Indeed, Limbago warns, "all carbapenem-resistant Enterobacteriaceae [CRE] are bad—it's not just NDM-1 that should have us worried." And although NDM-1 might be grabbing more headlines globally, Limbago explains that here in the U.S., another enzyme, Klebsiella pneumoniae carbapenemase (KPC), has been a much bigger concern. And, as Moellering noted in his essay, another class, known as CTX beta-lactamases, "at the very least will compromise our ability to use beta-lactam antibiotics to treat community-acquired urinary tract infections."

Misuse of antibiotics has been a major driver of resistance—both in strain-specific bacteria and gene-based resistance. "Prudent antibiotic use should always be the goal," Limbago says. But "once the gene is there, it's there.

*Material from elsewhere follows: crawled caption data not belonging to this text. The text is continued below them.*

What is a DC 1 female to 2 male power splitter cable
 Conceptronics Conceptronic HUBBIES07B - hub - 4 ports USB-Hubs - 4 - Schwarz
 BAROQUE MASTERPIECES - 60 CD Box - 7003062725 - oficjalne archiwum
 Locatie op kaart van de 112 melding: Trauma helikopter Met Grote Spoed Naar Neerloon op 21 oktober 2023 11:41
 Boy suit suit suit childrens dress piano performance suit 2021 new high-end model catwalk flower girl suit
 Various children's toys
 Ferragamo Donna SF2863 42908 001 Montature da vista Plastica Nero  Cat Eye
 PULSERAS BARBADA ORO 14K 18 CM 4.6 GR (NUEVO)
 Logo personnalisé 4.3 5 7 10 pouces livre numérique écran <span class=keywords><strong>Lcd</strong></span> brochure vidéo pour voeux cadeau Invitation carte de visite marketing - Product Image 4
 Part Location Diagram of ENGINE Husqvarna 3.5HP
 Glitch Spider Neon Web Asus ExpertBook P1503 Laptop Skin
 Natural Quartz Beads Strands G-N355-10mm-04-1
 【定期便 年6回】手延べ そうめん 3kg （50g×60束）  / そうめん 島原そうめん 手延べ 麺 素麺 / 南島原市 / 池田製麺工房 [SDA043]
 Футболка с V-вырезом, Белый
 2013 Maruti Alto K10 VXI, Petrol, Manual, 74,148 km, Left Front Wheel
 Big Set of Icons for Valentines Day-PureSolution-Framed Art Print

And at that point, the genie's out of the bottle."

After resistance has started circulating, surveillance and infection control become the key tools to fight further spread. The U.S. does not have KPC- or NDM-1–specific strategies, but offers recommendations for all CRE-positive infections. The government also does not require hospitals to report CRE cases, but even so, infections have been confirmed in at least 35 states. Rather than being cautious about the growing concern over NDM-1 and other resistance genes, Limbago suggests that, "in some places in the U.S. people are not getting as excited about this as they should."